• [WHAT TO PRODUCE]: Please, from the entries below, transcribe exactly the lines that begin at the line with "BEL AIR 1ST ADDN - Residential" and end at the line with "Premios de Educación Concello da Guarda 2023", without the pictures.

• [GIVEN DATA]:
--------------------------------

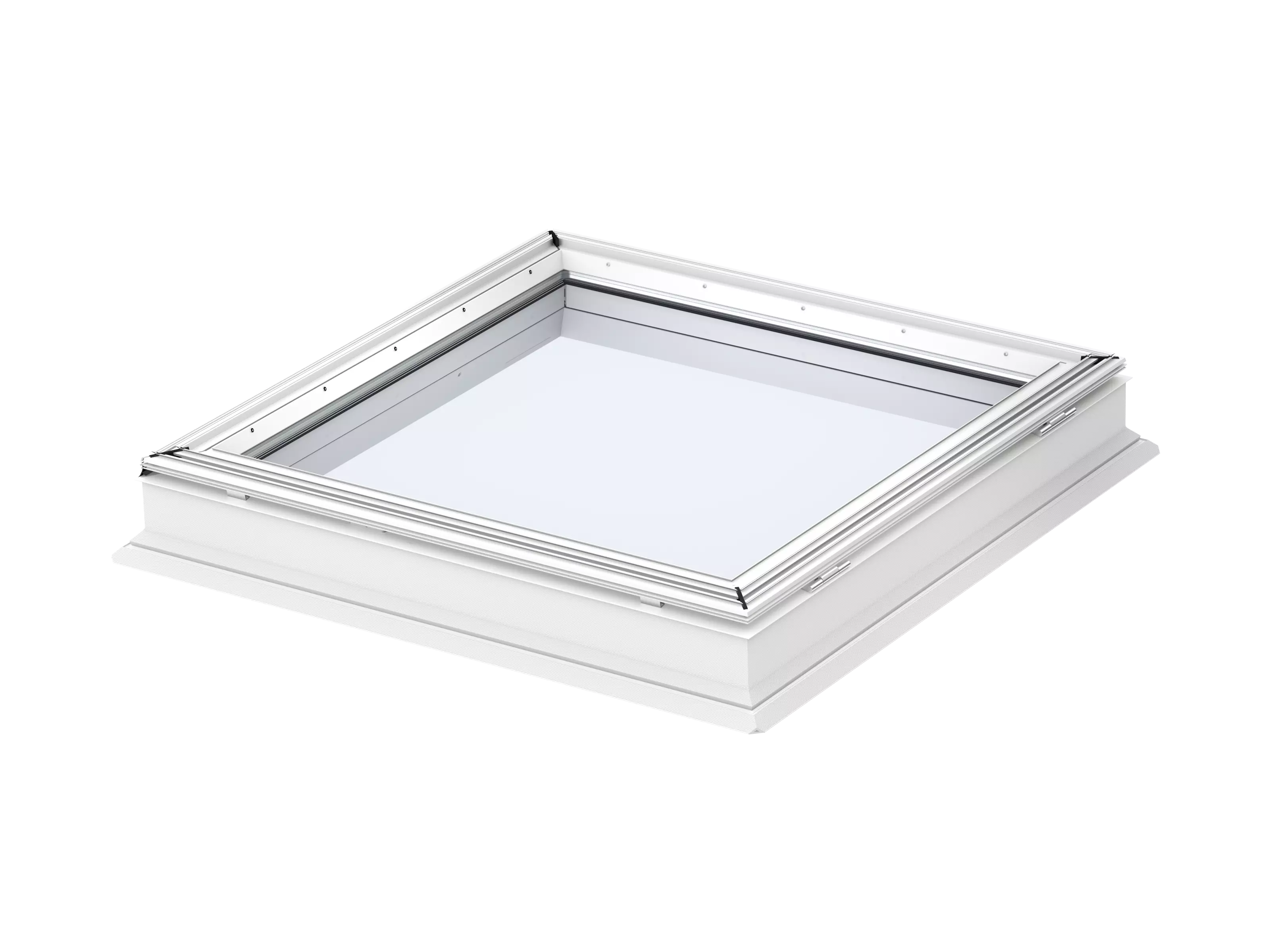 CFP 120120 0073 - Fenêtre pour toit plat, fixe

--------------------------------

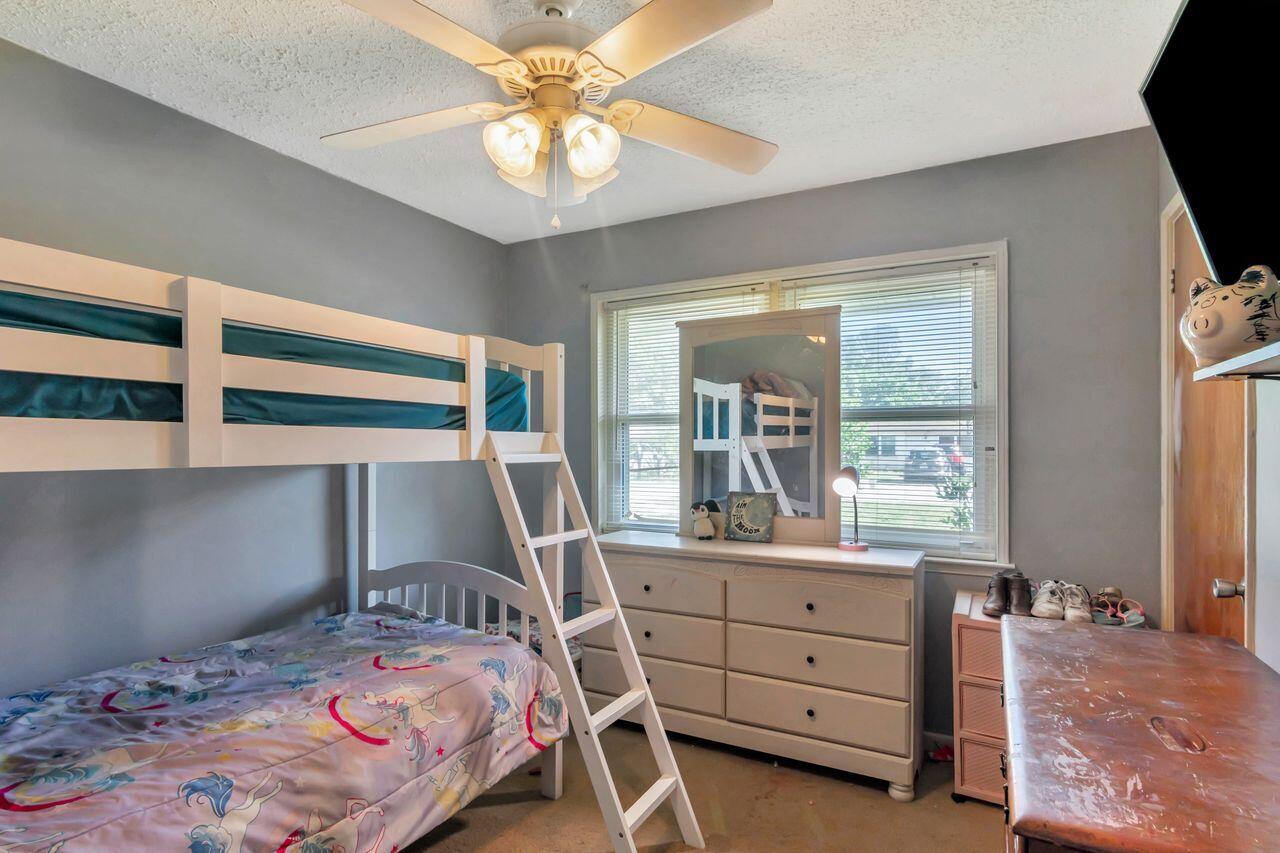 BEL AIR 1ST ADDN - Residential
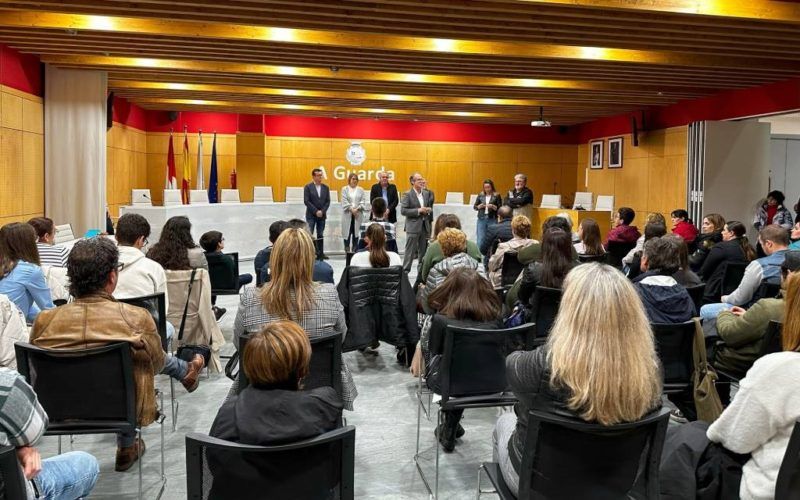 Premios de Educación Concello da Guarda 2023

--------------------------------

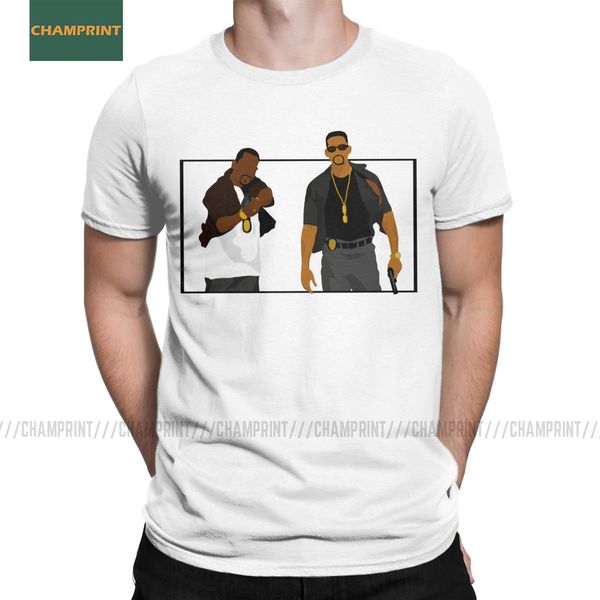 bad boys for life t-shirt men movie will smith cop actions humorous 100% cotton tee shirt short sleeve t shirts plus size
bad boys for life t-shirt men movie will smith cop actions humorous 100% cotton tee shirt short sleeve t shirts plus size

--------------------------------

• [EXPECTED ANSWER]:
 BEL AIR 1ST ADDN - Residential
 Premios de Educación Concello da Guarda 2023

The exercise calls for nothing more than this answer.